Текстовый фрагмент –
И, наконец, последнее. Я ровно час говорю. У меня есть еще несколько строчек, о которых я хотел бы сказать. Я вот ничего непристойного не сказал. Кошмар какой! О «низких истинах» ничего не сказал. Все время говорил о «высоком». А в тот момент, когда дошло дело до низких истин, тут машинка у оратора сломалась.

Может быть, мы сделаем так. Дело в том, что у меня есть несколько примеров вот этого «другого», о чем я хотел сказать. Я просто, глядя в глаза некоторых слушателей, видимо, слишком воспламенился, затянул с Мандельштамом. Поэтому, может, какие-то вопросы и суждения будут, а я, отвечая на них, смогу воспользоваться временем и сказать о тех строчках, о которых не сказал, в том числе о «низменных».

Вопрос слушателя:

Гасан Чингизович, не совсем в теме вашей лекции, но вы можете, наверняка, пояснить мне эту загадку. По-моему, это вторая песня, где описываются корабли, которые приплывают к Трое. Это пришествие кораблей дается в двух вариантах. Либо «примчалися черных», ну, какое-то количество кораблей откуда-то «примчалися черных», либо они приплыли «красивые строем». Ну, если «красивые строем» я еще понимаю, то почему «примчалися черных»?

Гасан Гусейнов:

Здесь есть два способа ответить на этот вопрос. Один способ такой. И на эту тему даже целая литература существует. Есть замечательная диссертация Надежды Касимовны Малинаускене «История цветообозначений у Гомера». Цветовая гамма, которая не вполне соответствует знакомой нам. В частности при описании моря и всего морского. Иссиня черное, фиалковое, синее, просто черное. Как мы видели в переводе, который дает Вересаев, или в переводе, который дает Жуковский или Гнедич, тоже есть расхождения. И эти расхождения текстологические. То есть в одном случае, во времена, когда переводил один, это место читалось так, а в другом случае оно читалось по-другому. Одно объяснение такое.

Поставленная задача – Кратко перескажите абзац текстового фрагмента, начинающийся словами «Здесь есть два способа ответить», сохранив его основные факты.

Записанные данные –
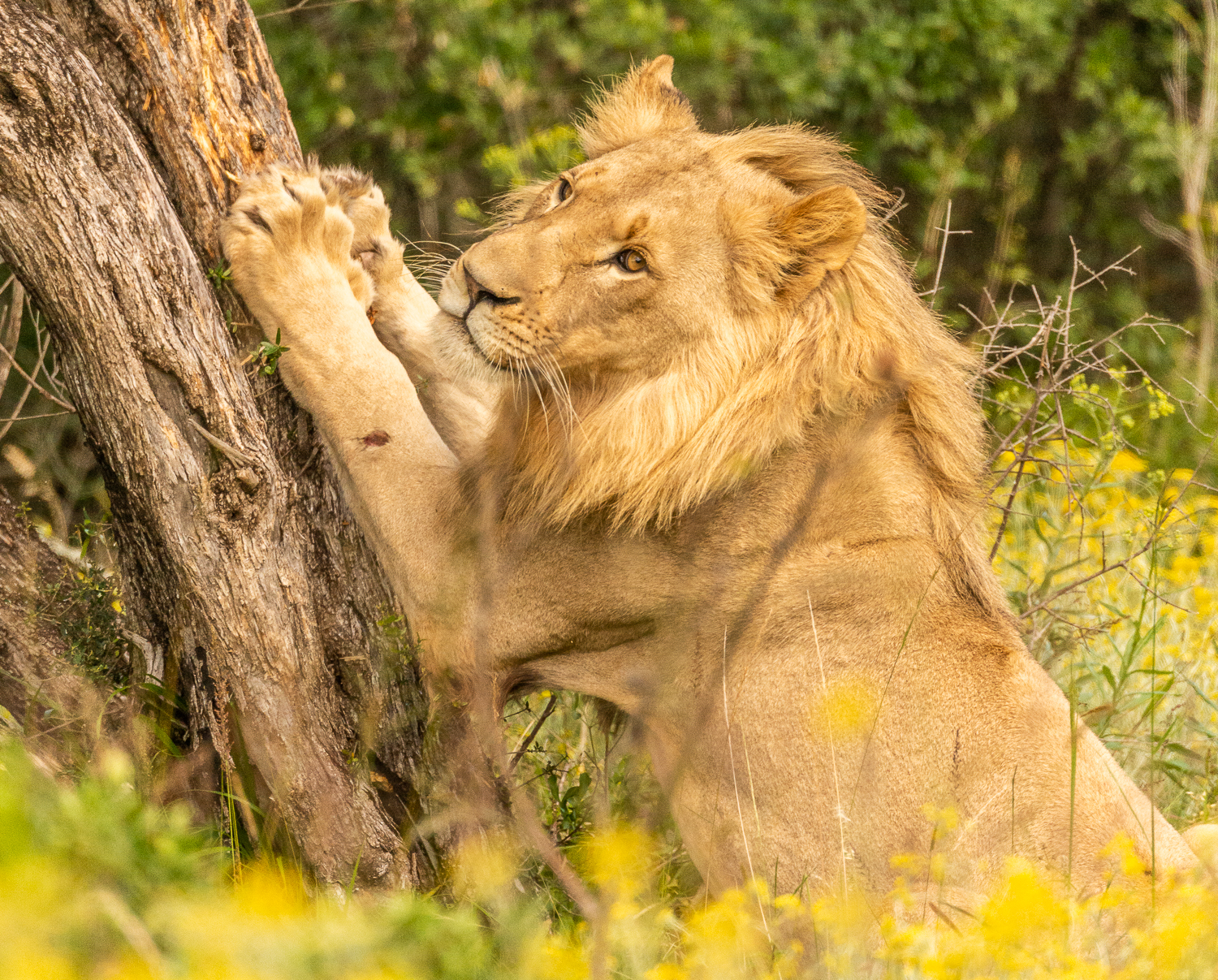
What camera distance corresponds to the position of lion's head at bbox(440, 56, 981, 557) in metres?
3.22

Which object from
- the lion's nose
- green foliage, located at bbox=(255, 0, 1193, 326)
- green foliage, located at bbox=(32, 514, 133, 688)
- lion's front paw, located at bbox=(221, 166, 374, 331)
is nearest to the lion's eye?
the lion's nose

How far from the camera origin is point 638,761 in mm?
3625

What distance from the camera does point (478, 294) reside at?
3.25m

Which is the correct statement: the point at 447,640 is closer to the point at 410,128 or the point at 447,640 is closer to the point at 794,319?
the point at 794,319

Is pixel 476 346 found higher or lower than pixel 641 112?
lower

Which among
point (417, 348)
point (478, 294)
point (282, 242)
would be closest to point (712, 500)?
point (478, 294)

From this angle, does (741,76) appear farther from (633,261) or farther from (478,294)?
(478,294)

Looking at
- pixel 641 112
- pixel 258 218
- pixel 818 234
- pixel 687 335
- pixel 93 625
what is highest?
pixel 258 218

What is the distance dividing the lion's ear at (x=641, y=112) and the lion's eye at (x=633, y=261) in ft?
2.03

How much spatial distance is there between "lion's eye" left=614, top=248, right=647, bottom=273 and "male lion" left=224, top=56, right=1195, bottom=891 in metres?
0.02

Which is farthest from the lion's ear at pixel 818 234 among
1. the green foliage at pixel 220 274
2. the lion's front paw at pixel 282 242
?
the green foliage at pixel 220 274

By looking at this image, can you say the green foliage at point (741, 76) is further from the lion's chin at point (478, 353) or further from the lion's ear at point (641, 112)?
the lion's chin at point (478, 353)

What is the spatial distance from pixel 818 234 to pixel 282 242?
1.38 m

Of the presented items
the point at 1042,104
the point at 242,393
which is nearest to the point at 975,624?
the point at 242,393
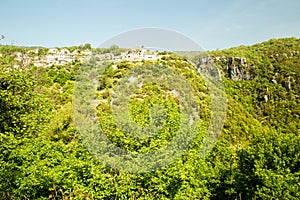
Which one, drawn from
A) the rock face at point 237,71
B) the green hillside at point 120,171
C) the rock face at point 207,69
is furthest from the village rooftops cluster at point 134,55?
the rock face at point 237,71

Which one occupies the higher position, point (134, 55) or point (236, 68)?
point (134, 55)

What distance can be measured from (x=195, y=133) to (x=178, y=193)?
2602 mm

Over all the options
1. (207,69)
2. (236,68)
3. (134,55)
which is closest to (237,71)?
(236,68)

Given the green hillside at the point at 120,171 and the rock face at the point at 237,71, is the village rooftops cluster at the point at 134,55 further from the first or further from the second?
the rock face at the point at 237,71

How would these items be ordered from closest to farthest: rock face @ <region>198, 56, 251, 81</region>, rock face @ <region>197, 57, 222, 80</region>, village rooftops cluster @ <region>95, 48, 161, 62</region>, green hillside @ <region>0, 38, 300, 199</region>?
green hillside @ <region>0, 38, 300, 199</region> < village rooftops cluster @ <region>95, 48, 161, 62</region> < rock face @ <region>197, 57, 222, 80</region> < rock face @ <region>198, 56, 251, 81</region>

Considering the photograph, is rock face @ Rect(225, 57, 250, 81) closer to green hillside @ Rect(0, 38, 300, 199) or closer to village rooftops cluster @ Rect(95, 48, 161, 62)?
village rooftops cluster @ Rect(95, 48, 161, 62)

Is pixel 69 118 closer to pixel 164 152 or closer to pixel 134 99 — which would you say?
pixel 134 99

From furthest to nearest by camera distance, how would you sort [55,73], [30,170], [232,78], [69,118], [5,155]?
[232,78] < [55,73] < [69,118] < [5,155] < [30,170]

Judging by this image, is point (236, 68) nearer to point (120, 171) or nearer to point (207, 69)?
point (207, 69)

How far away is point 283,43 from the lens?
10706cm

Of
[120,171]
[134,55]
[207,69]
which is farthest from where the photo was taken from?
[207,69]

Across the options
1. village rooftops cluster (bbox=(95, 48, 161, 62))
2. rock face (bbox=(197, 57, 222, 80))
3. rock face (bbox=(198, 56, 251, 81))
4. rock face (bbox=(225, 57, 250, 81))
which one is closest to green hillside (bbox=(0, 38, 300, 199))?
village rooftops cluster (bbox=(95, 48, 161, 62))

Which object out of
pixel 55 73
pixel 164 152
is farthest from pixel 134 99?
pixel 55 73

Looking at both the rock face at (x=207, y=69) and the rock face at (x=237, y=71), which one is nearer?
the rock face at (x=207, y=69)
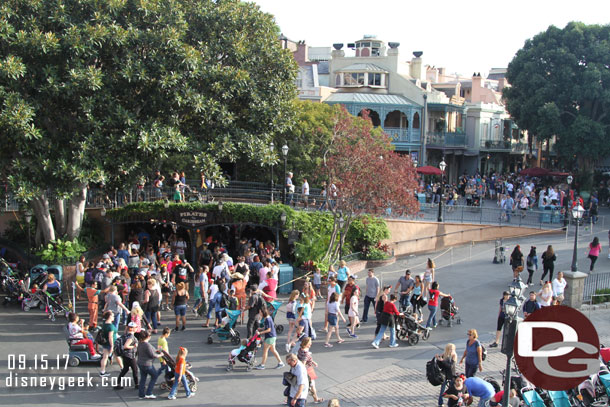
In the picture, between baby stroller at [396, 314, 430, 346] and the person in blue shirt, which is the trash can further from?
the person in blue shirt

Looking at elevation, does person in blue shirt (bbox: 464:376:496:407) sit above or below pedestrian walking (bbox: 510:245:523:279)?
below

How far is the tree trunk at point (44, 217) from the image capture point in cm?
2027

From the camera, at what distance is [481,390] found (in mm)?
9984

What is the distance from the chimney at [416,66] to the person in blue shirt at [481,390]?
40035 millimetres

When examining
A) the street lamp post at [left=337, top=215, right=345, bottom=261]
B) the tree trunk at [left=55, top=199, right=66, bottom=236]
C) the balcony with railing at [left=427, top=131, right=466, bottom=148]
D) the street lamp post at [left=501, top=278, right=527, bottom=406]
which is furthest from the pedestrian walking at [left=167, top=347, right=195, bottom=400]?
the balcony with railing at [left=427, top=131, right=466, bottom=148]

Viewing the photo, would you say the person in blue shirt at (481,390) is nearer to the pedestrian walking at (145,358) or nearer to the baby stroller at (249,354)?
the baby stroller at (249,354)

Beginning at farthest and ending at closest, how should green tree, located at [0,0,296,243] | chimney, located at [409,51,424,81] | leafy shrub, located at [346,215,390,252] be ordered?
chimney, located at [409,51,424,81]
leafy shrub, located at [346,215,390,252]
green tree, located at [0,0,296,243]

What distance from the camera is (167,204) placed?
71.3 feet

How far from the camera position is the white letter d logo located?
20.4 feet

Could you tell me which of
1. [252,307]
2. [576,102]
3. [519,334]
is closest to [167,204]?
[252,307]

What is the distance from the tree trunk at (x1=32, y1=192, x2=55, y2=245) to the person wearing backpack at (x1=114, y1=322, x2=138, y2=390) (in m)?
10.4

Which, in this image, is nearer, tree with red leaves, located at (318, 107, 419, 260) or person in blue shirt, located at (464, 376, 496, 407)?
person in blue shirt, located at (464, 376, 496, 407)

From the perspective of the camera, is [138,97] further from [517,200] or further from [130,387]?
[517,200]

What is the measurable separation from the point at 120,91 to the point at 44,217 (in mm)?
5657
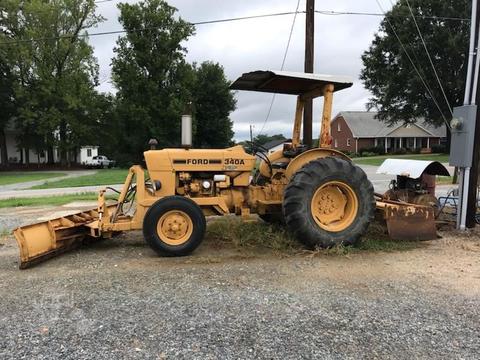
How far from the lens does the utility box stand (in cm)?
775

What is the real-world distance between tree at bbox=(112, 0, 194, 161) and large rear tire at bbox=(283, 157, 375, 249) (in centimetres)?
3524

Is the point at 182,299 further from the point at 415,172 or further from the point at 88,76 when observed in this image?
the point at 88,76

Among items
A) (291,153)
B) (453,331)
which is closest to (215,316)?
(453,331)

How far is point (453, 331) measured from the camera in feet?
13.0

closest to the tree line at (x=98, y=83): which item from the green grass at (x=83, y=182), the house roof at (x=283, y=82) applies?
the green grass at (x=83, y=182)

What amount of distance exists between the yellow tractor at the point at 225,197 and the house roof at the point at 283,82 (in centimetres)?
2

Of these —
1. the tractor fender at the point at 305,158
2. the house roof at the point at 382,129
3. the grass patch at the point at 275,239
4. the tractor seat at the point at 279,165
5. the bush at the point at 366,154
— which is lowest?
the bush at the point at 366,154

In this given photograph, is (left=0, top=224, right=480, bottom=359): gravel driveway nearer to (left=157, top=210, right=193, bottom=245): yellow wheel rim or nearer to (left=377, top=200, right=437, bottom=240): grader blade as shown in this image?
(left=157, top=210, right=193, bottom=245): yellow wheel rim

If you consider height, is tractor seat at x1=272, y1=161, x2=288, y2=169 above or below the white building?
above

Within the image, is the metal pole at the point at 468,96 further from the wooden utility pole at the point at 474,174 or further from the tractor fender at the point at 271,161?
the tractor fender at the point at 271,161

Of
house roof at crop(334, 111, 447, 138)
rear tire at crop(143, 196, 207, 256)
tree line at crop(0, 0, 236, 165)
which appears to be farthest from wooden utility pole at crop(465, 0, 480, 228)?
house roof at crop(334, 111, 447, 138)

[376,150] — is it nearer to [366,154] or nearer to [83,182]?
[366,154]

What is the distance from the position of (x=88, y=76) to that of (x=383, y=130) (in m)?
35.7

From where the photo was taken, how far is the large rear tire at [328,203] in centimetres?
630
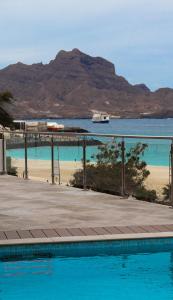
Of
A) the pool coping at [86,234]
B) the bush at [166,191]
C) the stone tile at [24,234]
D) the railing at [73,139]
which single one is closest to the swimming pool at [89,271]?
the pool coping at [86,234]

Ответ на задание – Ответить на вопрос можно двумя способами, и первый из них таков. Этой теме посвящена целая литература, в том числе диссертация Надежды Касимовны Малинаускене «История цветообозначений у Гомера». Цветовая гамма у Гомера не вполне совпадает с привычной нам, особенно в описании моря: иссиня-черное, фиалковое, синее, просто черное. Переводы Вересаева, Жуковского и Гнедича тоже расходятся. Эти расхождения текстологические: в разное время это место читалось по-разному.